_Text shown_
>> start
Dr Ella Parry-Davies

Dr Ella Parry-Davies is a British Academy Postdoctoral Fellow at Central and a BBC/ AHRC New Generation Thinker. She holds a PhD jointly funded by King’s College London and the National University of Singapore, and researches theatre and performance in contexts of transnational migration.

Through her postdoctoral project ‘Home-Makers’, Ella is developing a series of creative soundwalks in collaboration with Filipina domestic and care workers living in the UK and Lebanon. Contesting the undervaluing of care work, she argues that the soundwalks demonstrate migrant workers’ expertise in creating a sense of home overseas through urban practices that can be understood as performative: live, embodied and collaborative.

To celebrate the launch of the soundwalks at homemakersounds.org, we sat down with Ella to discuss her work. 

Q.  Tell us more about your research.
>> end
_Objective A_
Decide whether each statement below agrees with the profile of Dr Ella Parry-Davies, answering yes or no and quoting the words from the profile that settle it.
(i) Her PhD was jointly funded by King's College London and the National University of Singapore.
(ii) Her soundwalks are made with Filipina domestic and care workers living in the UK and Singapore.
(iii) She is a BBC/AHRC New Generation Thinker.
_Objective B_
According to the profile of Dr Ella Parry-Davies, what is her postdoctoral project called?
_Objective C_
Reproduce the part of the profile of Dr Ella Parry-Davies that opens with the words containing "Through her postdoctoral" and closes with "to discuss her work.".

_Given information_
>> start
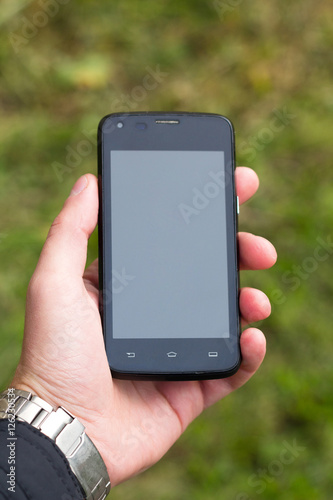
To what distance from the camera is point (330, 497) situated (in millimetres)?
2193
>> end
_Worked solution A_
(i) Yes: "She holds a PhD jointly funded by King’s College London and the National University of Singapore"
(ii) No: "in collaboration with Filipina domestic and care workers living in the UK and Lebanon"
(iii) Yes: "a BBC/ AHRC New Generation Thinker"

_Worked solution B_
‘Home-Makers’

_Worked solution C_
Through her postdoctoral project ‘Home-Makers’, Ella is developing a series of creative soundwalks in collaboration with Filipina domestic and care workers living in the UK and Lebanon. Contesting the undervaluing of care work, she argues that the soundwalks demonstrate migrant workers’ expertise in creating a sense of home overseas through urban practices that can be understood as performative: live, embodied and collaborative.

To celebrate the launch of the soundwalks at homemakersounds.org, we sat down with Ella to discuss her work.